Explore GPU options on Spheron →
Frequently Asked Questions
How realistic is NeuTTS Air's speech output?
NeuTTS Air generates speech that is perceptually indistinguishable from human recordings in controlled tests. The NeuCodec audio codec reconstructs high-fidelity 24 kHz audio from compressed acoustic tokens, producing natural prosody, breathing patterns, and emotional inflection. Quality is highest in English and strong across all four supported languages.
How does voice cloning work without fine-tuning?
NeuTTS Air uses reference encoding (not model fine-tuning) for voice cloning. You provide a 3-15 second audio sample plus its transcript, and the model extracts speaker characteristics into an embedding. This embedding conditions all subsequent generation. With a 3-second reference, speaker similarity reaches 85-90%. With 15 seconds of clean audio, it exceeds 95%.

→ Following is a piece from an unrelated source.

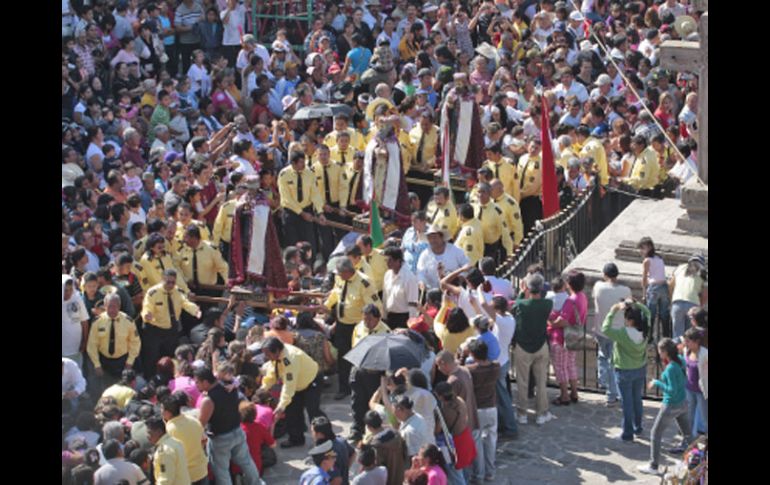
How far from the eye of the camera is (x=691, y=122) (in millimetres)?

Can NeuTTS Air run without a GPU?
Yes. The GGUF Q4 quantized model runs in real-time on modern CPUs. An AMD Ryzen 9 achieves 119 tokens per second; over 2x real-time for the 50 tok/s codec rate. Even a Samsung Galaxy A25 smartphone reaches 20 tok/s, which approaches real-time generation. GPUs are only needed for high-throughput production serving.

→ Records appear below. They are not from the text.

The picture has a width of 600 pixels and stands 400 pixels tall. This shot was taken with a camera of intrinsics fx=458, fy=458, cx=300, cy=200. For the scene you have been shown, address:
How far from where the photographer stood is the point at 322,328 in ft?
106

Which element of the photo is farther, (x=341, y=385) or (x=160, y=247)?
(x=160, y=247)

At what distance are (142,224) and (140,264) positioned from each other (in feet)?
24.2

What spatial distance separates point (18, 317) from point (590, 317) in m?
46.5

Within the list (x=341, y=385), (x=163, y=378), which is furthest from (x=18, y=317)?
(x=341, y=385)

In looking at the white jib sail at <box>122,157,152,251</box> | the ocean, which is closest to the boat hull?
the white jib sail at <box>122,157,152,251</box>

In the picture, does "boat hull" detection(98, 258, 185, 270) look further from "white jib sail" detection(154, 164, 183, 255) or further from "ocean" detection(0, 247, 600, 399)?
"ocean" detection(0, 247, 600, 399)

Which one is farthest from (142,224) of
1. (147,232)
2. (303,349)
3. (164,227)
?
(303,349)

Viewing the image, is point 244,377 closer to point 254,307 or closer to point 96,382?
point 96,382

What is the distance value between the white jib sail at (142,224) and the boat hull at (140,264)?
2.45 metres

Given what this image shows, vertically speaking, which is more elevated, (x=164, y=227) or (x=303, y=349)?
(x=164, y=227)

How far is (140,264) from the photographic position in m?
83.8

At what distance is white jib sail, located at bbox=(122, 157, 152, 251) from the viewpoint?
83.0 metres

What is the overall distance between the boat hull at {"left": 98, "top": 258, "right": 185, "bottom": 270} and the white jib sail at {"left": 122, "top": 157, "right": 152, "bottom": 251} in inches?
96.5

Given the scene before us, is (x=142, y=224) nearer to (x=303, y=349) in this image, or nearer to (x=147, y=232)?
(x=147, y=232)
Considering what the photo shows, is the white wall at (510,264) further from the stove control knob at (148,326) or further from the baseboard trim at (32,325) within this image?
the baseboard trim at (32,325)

How does NeuTTS Air compare to cloud TTS APIs?
Cloud APIs like ElevenLabs and Google Cloud TTS offer broader language support and may have slightly higher ceiling quality in some scenarios. However, NeuTTS Air provides comparable English speech quality with zero per-request cost, zero latency from network round-trips, full data privacy, and no rate limits. For teams generating thousands of audio clips, the cost savings are substantial.
What languages does NeuTTS Air support?
NeuTTS Air currently supports English, Spanish, German, and French. English has the highest quality, with the other languages performing well for most use cases. The Neuphonic team has indicated that additional languages are planned for future releases.
Is there a watermark on generated audio?
Yes. All audio generated by NeuTTS Air includes a Perth (Perceptual Threshold) watermark for provenance tracking. This invisible watermark supports responsible use by enabling detection of AI-generated speech without affecting audio quality or listening experience.